What makes an effective bar president? Past presidents, current executive directors share advice

One key message from a panel discussion at the 2015 ABA Bar Leadership Institute on how to be an effective president is that there’s more than one way to do that job well, and more than one role to play.

Mary-Margaret Zindren, executive director of the Hennepin County (Minn.) Bar Association, emphasized the importance of thinking not just in terms of one year and how to make an immediate, personal impact, but of knowing where things stand in regard to the staff and volunteers, and looking several years down the road.

“The role of stewardship is the one that’s least about you,” she noted.

But, said G. Michael Fenner, immediate past president of the Nebraska State Bar Association, “‘Stewardship’ doesn’t really fit with what we had to do.” When he took office, he explained, the executive director was also new to the bar—and then, less than a month into his presidency, “our money was taken away.”

Fenner was referring to the December 2013 state Supreme Court decision that created a “hybrid” situation in which lawyers must join the bar and pay the state a regulatory fee but are not required to pay bar dues.

A crisis of this type meant Fenner had to play a much different role as he and Executive Director Elizabeth Neeley worked closely together to respond to the immediate situation and build a marketing plan to retain dues-paying members who perhaps didn’t realize all the value that the bar gave them.

Rounding out the panel were Marcella O. McLaughlin, past president of the San Diego County (Calif.) Bar Association, and George C. Brown, executive director of the State Bar of Wisconsin and president of the National Association of Bar Executives.

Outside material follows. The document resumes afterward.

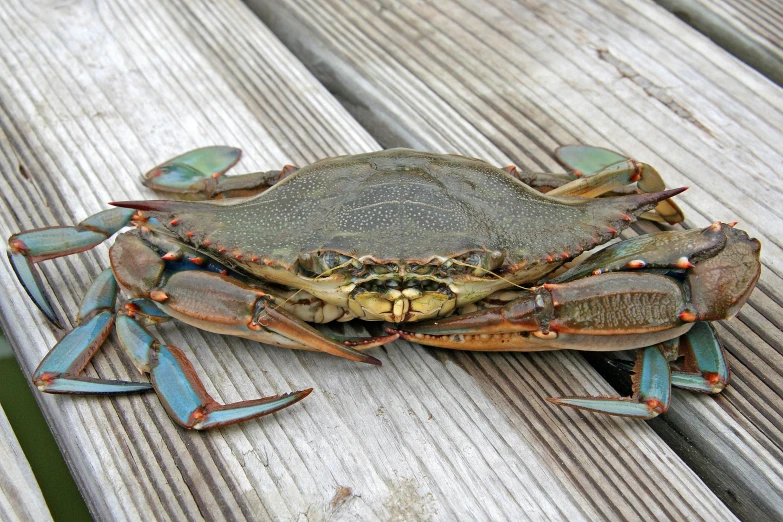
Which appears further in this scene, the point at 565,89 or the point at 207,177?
the point at 565,89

Together with moderator Marc Smiley, principal at Portland, Ore.-based Solid Ground Consulting, the group gave a comprehensive picture of effective leadership, including some of the qualities that remain constant, no matter how bar associations, leaders, and situations may differ.

It all comes down to being “intentional” regarding the culture of the bar and what it needs from its president, Smiley said. “Some of the best leaders are change agents,” he noted, ”and some of the worst try to be.”

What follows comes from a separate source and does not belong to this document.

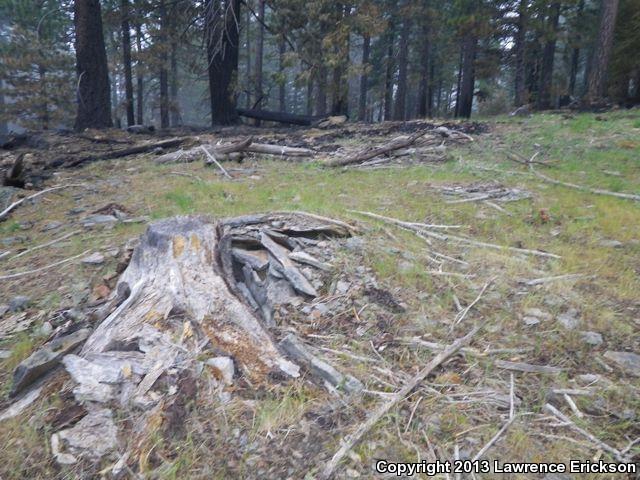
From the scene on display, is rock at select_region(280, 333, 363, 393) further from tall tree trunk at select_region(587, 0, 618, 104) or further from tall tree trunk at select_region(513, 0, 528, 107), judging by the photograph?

The president’s role in marketing

In the aftermath of the court decision, Fenner often found himself in exchanges with members who either said that they wouldn’t be paying dues anymore, or wanted to know what the bar had done for them lately. He was able to regain some of those dues-paying members, he said, by being willing to engage with them—sometimes through multiple rounds of emails—and able to express clearly just what they received for their dues. 

Also worth considering, he said, is the “ripple effect” created when one formerly disgruntled member reports the positive interaction to other lawyers at his or her firm. “Every time you send an email,” Fenner believes, “you’re marketing.”

Smiley agreed that it’s important for the president to act as an ambassador for the bar and noted that too often, the emphasis in marketing is on what an association does, and not enough on what difference it makes.

It’s important to ask, “‘Who are we as a bar?’” McLaughlin advised, adding, “You have to know who you are before you go out and tell what you do.”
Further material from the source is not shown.